▸ Selection:
━━━━━━━━━━
Common belief these days is that technology is becoming so intelligent that it is replacing smart employees. I think jobs are disappearing because they are outsourced to smart customers. What is left is dumb routine jobs, and robots have always been good at doing that.
I remember when I was a student I used to eat my lunch at the university cafeteria. Back in the 90’s I did not need to clean up after finishing my lunch. I just stood up and left. In those times there were employees doing the cleaning after me. It was included in the price of the food. Now, in the company where I work, when I am finished eating my lunch in the cafeteria I have to not only take the tray back to the dirty dishes counter, I also have to carefully place all the dishes in the right shelves. There are even written instructions telling me where to put glasses and mugs. I as a customer am doing a job that belonged to a cafeteria (ex-)employee in the 90’s. There are no robots involved, and the food is not any better or cheaper.
If you dig deeper, this is something that happens everywhere and all the time. We customers spend several hours each day doing jobs that were done by yesterday’s employees. We even love it! The reason we love it is that companies are not only outsourcing dumb routine jobs to customers –like sorting dirty dishes during your lunch break. They are mainly outsourcing smart and creative jobs, jobs that used to be done by highly paid employees. Think of the hundreds of millions of customers who create creative and artistic content for Facebook and Instagram, several hours each day. Think of the millions of us who try to formulate smart literary sentences using 140 characters to help Twitter curate an attractive feed –and earn money. These companies would not have existed if not because of smart customers working hard to earn money for them.
We have actually gone so far that marketing people are not anymore asking “what can our company do for you?” They are asking “what can our customers do for you?” How can our customers provide value to you based on their life experience, expertise and creativity, without being paid?
━━━━━━━━━━
▸ Data extract:
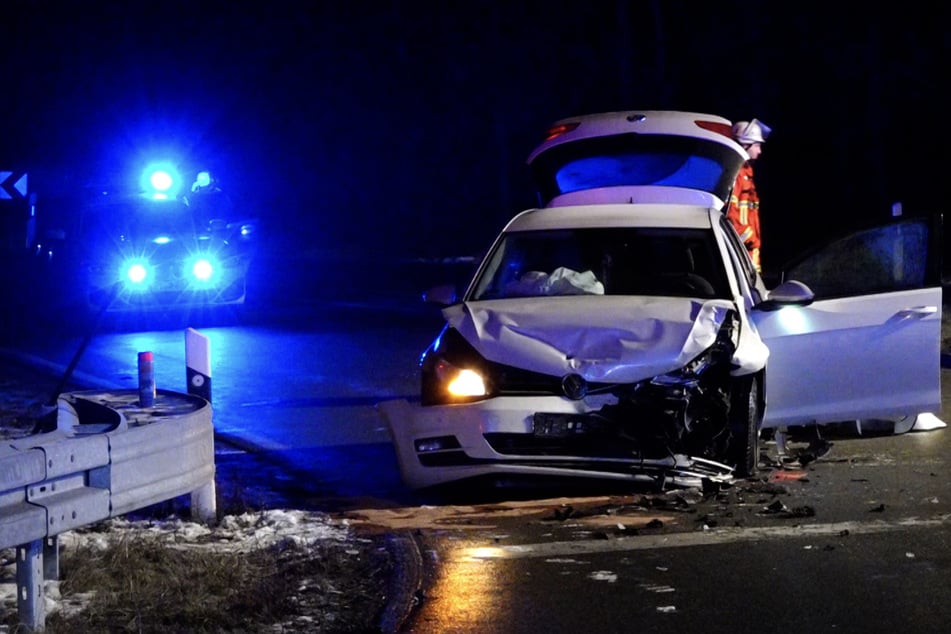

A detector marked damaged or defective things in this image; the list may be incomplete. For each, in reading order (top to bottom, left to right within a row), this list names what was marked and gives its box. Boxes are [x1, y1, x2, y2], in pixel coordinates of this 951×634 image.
━━━━━━━━━━
▸ What you will do: Carry on the essay about jobs shifting from employees to customers, picking up right after its last sentence. The material above has no connection to the essay and stands on its own.

▸ Result for this task:
So what about robots? Well, robots are as dumb as they have always been. But they are now utilized in intelligent ways by companies –and customers. Take IKEA’s kitchen planner as an example (“All you need to do is choose your style and insert your measurements”). As a customer I can plan and design my dream kitchen all by myself. It is a fun task. I can spend hours doing and redoing it. When I am done I can click on a “Finish” button that starts the boring part. The kitchen planner then sends a message to the robots in the warehouse, telling them what I have ordered. It happens to be that, while I was designing my kitchen, I was –in the background –programming an army of dumb robots to do dumb and boring stuff for me. Since robots are now connected to the internet, as soon as I push the finish button they start their job. Mr. Kamprad can now help his employees –the creative kitchen planners included –to find new opportunities elsewhere.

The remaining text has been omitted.